▸ EXERCISE BRIEF
Rewrite everything from the line containing "What distance from the image's" down to the end of the material, putting "green turf field" in place of "green grass pitch" and leaving everything else unchanged.

◇ ◇ ◇ ◇

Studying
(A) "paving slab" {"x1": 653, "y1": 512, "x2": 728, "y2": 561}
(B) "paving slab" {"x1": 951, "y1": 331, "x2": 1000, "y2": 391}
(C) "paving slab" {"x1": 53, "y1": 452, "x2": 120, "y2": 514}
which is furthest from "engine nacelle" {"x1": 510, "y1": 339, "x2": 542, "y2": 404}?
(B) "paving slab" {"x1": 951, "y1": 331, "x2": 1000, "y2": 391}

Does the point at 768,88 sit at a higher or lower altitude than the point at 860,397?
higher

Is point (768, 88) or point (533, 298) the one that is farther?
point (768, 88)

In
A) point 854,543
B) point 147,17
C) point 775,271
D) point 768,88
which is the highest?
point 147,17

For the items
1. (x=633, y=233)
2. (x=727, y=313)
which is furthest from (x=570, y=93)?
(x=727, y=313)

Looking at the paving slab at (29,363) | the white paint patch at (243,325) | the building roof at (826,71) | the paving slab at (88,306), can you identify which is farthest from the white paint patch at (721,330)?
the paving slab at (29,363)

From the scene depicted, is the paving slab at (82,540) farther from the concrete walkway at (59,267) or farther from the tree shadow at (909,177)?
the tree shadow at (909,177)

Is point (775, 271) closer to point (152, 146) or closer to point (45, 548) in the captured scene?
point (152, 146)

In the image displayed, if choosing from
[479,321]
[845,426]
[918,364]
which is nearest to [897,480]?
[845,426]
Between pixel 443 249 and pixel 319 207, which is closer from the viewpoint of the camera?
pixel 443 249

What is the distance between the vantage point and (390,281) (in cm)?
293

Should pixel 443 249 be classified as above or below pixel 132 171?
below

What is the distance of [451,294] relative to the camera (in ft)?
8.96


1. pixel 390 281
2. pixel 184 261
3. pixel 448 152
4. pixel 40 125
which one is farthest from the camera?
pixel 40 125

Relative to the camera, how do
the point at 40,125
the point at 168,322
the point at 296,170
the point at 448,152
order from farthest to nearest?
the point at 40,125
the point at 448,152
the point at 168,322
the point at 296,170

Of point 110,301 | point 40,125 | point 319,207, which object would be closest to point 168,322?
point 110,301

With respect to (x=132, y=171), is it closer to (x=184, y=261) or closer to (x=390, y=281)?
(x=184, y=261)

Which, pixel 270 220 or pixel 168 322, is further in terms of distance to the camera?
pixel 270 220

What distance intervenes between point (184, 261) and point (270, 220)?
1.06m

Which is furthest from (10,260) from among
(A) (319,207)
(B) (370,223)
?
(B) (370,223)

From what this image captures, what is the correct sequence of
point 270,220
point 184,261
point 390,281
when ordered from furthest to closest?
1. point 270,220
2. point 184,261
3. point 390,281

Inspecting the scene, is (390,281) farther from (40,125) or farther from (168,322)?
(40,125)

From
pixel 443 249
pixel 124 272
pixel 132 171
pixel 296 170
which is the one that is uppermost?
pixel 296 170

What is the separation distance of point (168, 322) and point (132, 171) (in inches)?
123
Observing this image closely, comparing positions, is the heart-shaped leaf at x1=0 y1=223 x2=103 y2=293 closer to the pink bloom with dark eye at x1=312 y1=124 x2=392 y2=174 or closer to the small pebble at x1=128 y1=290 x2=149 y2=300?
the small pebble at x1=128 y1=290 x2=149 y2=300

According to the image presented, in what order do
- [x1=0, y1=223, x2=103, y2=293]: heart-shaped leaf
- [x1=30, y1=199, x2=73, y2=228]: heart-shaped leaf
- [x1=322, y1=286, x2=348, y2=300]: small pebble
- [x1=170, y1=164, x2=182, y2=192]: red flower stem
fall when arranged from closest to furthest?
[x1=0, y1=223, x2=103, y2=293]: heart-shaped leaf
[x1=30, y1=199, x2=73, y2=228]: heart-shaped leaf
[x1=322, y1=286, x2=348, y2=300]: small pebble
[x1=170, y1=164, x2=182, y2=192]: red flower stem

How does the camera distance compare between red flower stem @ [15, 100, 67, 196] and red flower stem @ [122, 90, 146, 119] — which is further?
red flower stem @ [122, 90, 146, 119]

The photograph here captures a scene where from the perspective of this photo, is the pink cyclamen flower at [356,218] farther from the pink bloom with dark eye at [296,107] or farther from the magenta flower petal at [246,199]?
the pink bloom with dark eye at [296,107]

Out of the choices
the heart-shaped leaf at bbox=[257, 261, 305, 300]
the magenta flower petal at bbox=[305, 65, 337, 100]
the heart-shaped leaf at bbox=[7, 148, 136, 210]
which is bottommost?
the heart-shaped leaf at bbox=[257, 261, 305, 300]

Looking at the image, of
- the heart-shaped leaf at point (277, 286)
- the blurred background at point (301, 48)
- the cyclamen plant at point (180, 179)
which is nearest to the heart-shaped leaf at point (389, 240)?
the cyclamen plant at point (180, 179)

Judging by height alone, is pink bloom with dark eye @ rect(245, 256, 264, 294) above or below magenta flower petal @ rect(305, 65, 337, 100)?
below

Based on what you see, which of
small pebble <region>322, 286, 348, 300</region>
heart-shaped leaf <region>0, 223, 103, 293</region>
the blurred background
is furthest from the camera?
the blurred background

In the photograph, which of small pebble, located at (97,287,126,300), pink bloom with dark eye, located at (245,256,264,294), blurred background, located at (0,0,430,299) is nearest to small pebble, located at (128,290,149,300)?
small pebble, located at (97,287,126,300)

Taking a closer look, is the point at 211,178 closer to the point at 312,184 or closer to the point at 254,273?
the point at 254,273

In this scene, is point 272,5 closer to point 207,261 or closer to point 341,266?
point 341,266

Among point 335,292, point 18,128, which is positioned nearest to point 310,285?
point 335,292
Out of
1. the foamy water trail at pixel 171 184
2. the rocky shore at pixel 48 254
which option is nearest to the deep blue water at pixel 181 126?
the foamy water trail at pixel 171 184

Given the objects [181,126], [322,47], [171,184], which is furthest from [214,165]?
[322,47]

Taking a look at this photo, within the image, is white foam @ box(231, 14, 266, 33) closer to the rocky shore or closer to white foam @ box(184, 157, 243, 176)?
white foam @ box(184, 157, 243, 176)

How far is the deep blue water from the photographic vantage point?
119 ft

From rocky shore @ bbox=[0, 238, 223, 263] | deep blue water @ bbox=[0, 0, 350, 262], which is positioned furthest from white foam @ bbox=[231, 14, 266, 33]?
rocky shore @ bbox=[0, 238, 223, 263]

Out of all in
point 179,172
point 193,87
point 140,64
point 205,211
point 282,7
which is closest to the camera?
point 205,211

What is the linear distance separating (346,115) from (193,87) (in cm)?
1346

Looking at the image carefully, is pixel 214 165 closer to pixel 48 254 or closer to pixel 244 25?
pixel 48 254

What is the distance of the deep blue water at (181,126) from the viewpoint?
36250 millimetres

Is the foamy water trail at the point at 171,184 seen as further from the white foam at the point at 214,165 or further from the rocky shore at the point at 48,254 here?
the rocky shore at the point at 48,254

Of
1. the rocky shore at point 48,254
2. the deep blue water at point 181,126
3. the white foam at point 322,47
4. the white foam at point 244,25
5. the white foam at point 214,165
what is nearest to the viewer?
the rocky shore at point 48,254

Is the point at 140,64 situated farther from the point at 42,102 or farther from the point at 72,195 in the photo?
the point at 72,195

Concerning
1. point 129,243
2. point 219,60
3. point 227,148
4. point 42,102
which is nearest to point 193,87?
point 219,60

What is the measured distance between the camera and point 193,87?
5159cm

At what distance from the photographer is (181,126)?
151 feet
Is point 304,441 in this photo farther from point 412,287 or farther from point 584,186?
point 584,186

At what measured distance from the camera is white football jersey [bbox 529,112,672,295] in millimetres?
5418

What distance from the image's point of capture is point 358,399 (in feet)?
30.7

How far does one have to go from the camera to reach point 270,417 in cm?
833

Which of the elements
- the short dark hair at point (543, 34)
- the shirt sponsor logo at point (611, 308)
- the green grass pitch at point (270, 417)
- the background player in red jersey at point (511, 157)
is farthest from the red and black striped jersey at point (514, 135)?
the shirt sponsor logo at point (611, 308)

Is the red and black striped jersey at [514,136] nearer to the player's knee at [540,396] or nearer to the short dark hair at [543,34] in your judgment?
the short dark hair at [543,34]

◇ ◇ ◇ ◇

▸ TASK RESPONSE
What distance from the image's point of capture is point 358,399 (in feet)?
30.7

How far does one have to go from the camera to reach point 270,417 in cm?
833

Which of the elements
- the short dark hair at point (543, 34)
- the shirt sponsor logo at point (611, 308)
- the green turf field at point (270, 417)
- the background player in red jersey at point (511, 157)
is farthest from the red and black striped jersey at point (514, 135)?
the shirt sponsor logo at point (611, 308)

Is the red and black striped jersey at [514,136] nearer to the player's knee at [540,396] or nearer to the short dark hair at [543,34] in your judgment?
the short dark hair at [543,34]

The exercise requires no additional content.